(BRIEF): Repeat the entries exactly, keeping every line as it is.

Dataset entries
___

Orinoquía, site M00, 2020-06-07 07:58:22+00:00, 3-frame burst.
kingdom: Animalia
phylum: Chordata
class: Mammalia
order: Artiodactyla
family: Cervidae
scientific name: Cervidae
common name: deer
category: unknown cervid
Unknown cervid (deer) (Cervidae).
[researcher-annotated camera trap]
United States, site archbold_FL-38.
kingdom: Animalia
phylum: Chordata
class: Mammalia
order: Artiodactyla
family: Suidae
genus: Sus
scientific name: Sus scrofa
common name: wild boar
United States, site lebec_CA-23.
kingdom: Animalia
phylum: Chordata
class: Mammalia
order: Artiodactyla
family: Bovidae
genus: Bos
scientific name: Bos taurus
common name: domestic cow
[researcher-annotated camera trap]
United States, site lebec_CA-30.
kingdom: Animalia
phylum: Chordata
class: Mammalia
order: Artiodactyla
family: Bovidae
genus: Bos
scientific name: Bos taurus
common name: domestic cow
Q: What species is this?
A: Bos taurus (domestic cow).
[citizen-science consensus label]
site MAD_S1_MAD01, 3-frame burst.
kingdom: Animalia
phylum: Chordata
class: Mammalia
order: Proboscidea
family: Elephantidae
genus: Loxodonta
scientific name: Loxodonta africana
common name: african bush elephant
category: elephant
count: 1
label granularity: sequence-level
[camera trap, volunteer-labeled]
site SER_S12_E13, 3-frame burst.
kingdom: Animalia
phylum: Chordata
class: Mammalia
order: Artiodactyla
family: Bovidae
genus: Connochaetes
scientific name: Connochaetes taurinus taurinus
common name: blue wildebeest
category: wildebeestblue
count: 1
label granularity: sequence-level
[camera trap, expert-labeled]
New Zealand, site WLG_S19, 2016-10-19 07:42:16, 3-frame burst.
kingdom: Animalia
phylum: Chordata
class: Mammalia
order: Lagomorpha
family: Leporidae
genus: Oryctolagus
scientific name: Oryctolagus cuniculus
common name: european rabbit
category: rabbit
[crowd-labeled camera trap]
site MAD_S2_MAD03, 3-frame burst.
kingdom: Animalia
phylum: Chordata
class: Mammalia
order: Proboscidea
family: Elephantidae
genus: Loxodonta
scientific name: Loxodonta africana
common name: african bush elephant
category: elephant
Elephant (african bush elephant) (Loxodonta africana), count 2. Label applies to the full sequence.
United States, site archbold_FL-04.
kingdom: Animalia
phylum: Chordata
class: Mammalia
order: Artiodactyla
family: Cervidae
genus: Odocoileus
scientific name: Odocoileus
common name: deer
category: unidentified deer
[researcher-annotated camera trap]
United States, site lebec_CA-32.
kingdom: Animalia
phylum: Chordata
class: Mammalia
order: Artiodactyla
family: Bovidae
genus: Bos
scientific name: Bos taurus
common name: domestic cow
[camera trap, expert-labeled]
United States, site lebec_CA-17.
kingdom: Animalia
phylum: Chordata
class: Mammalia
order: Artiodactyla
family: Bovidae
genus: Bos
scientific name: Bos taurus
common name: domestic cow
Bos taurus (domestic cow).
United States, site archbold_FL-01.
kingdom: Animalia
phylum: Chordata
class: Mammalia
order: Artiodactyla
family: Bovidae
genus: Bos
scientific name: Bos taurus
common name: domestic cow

___

(TASK ANSWER):
Orinoquía, site M00, 2020-06-07 07:58:22+00:00, 3-frame burst.
kingdom: Animalia
phylum: Chordata
class: Mammalia
order: Artiodactyla
family: Cervidae
scientific name: Cervidae
common name: deer
category: unknown cervid
Unknown cervid (deer) (Cervidae).
[researcher-annotated camera trap]
United States, site archbold_FL-38.
kingdom: Animalia
phylum: Chordata
class: Mammalia
order: Artiodactyla
family: Suidae
genus: Sus
scientific name: Sus scrofa
common name: wild boar
United States, site lebec_CA-23.
kingdom: Animalia
phylum: Chordata
class: Mammalia
order: Artiodactyla
family: Bovidae
genus: Bos
scientific name: Bos taurus
common name: domestic cow
[researcher-annotated camera trap]
United States, site lebec_CA-30.
kingdom: Animalia
phylum: Chordata
class: Mammalia
order: Artiodactyla
family: Bovidae
genus: Bos
scientific name: Bos taurus
common name: domestic cow
Q: What species is this?
A: Bos taurus (domestic cow).
[citizen-science consensus label]
site MAD_S1_MAD01, 3-frame burst.
kingdom: Animalia
phylum: Chordata
class: Mammalia
order: Proboscidea
family: Elephantidae
genus: Loxodonta
scientific name: Loxodonta africana
common name: african bush elephant
category: elephant
count: 1
label granularity: sequence-level
[camera trap, volunteer-labeled]
site SER_S12_E13, 3-frame burst.
kingdom: Animalia
phylum: Chordata
class: Mammalia
order: Artiodactyla
family: Bovidae
genus: Connochaetes
scientific name: Connochaetes taurinus taurinus
common name: blue wildebeest
category: wildebeestblue
count: 1
label granularity: sequence-level
[camera trap, expert-labeled]
New Zealand, site WLG_S19, 2016-10-19 07:42:16, 3-frame burst.
kingdom: Animalia
phylum: Chordata
class: Mammalia
order: Lagomorpha
family: Leporidae
genus: Oryctolagus
scientific name: Oryctolagus cuniculus
common name: european rabbit
category: rabbit
[crowd-labeled camera trap]
site MAD_S2_MAD03, 3-frame burst.
kingdom: Animalia
phylum: Chordata
class: Mammalia
order: Proboscidea
family: Elephantidae
genus: Loxodonta
scientific name: Loxodonta africana
common name: african bush elephant
category: elephant
Elephant (african bush elephant) (Loxodonta africana), count 2. Label applies to the full sequence.
United States, site archbold_FL-04.
kingdom: Animalia
phylum: Chordata
class: Mammalia
order: Artiodactyla
family: Cervidae
genus: Odocoileus
scientific name: Odocoileus
common name: deer
category: unidentified deer
[researcher-annotated camera trap]
United States, site lebec_CA-32.
kingdom: Animalia
phylum: Chordata
class: Mammalia
order: Artiodactyla
family: Bovidae
genus: Bos
scientific name: Bos taurus
common name: domestic cow
[camera trap, expert-labeled]
United States, site lebec_CA-17.
kingdom: Animalia
phylum: Chordata
class: Mammalia
order: Artiodactyla
family: Bovidae
genus: Bos
scientific name: Bos taurus
common name: domestic cow
Bos taurus (domestic cow).
United States, site archbold_FL-01.
kingdom: Animalia
phylum: Chordata
class: Mammalia
order: Artiodactyla
family: Bovidae
genus: Bos
scientific name: Bos taurus
common name: domestic cow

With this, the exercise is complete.